The past few decades have brought a dramatic change in social attitudes about homosexuality. The American Psychiatric Association, which once classified homosexuality as a mental disease, abandoned that position in 1973. Public opinion polls show an increasing acceptance of homosexuality, and state legislatures are beginning to follow. Restricting the benefits of marriage to opposite-sex couples is increasingly seen as invidious, an inequality inflicted for no good reason.
If the trend continues, this view eventually will find expression at the Supreme Court level, just as it did in Loving. This is not judicial activism. It is how we make the Constitution ours.

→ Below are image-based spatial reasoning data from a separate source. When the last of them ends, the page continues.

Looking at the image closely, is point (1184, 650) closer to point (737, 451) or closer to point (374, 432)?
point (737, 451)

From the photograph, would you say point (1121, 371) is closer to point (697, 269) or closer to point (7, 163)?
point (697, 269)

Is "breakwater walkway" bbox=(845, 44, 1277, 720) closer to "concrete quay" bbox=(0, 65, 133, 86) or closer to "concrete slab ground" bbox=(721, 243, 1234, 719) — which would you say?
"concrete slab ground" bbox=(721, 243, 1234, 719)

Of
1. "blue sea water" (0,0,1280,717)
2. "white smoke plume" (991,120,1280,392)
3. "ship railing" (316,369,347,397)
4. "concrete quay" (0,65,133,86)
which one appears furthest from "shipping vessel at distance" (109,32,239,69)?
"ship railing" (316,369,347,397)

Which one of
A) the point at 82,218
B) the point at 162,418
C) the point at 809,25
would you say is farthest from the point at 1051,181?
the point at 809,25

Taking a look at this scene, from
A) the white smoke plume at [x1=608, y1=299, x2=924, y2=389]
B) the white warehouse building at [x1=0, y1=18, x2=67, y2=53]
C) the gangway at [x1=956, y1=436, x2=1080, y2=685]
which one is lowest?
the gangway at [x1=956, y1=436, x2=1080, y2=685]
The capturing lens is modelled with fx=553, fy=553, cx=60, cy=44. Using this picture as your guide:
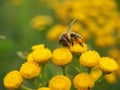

Neither is the act of making commitments and building families activism, and neither is the desire to protect our families. It’s just the natural progression of our lives; of anyone’s life, really. It’s the way we make every change that ever happens. Dreaming our dreams, and then loving them into existence.
I hope that the Justices, find the courage to do the right thing, right now, instead of asking our families to continue to live with inequality and injustice.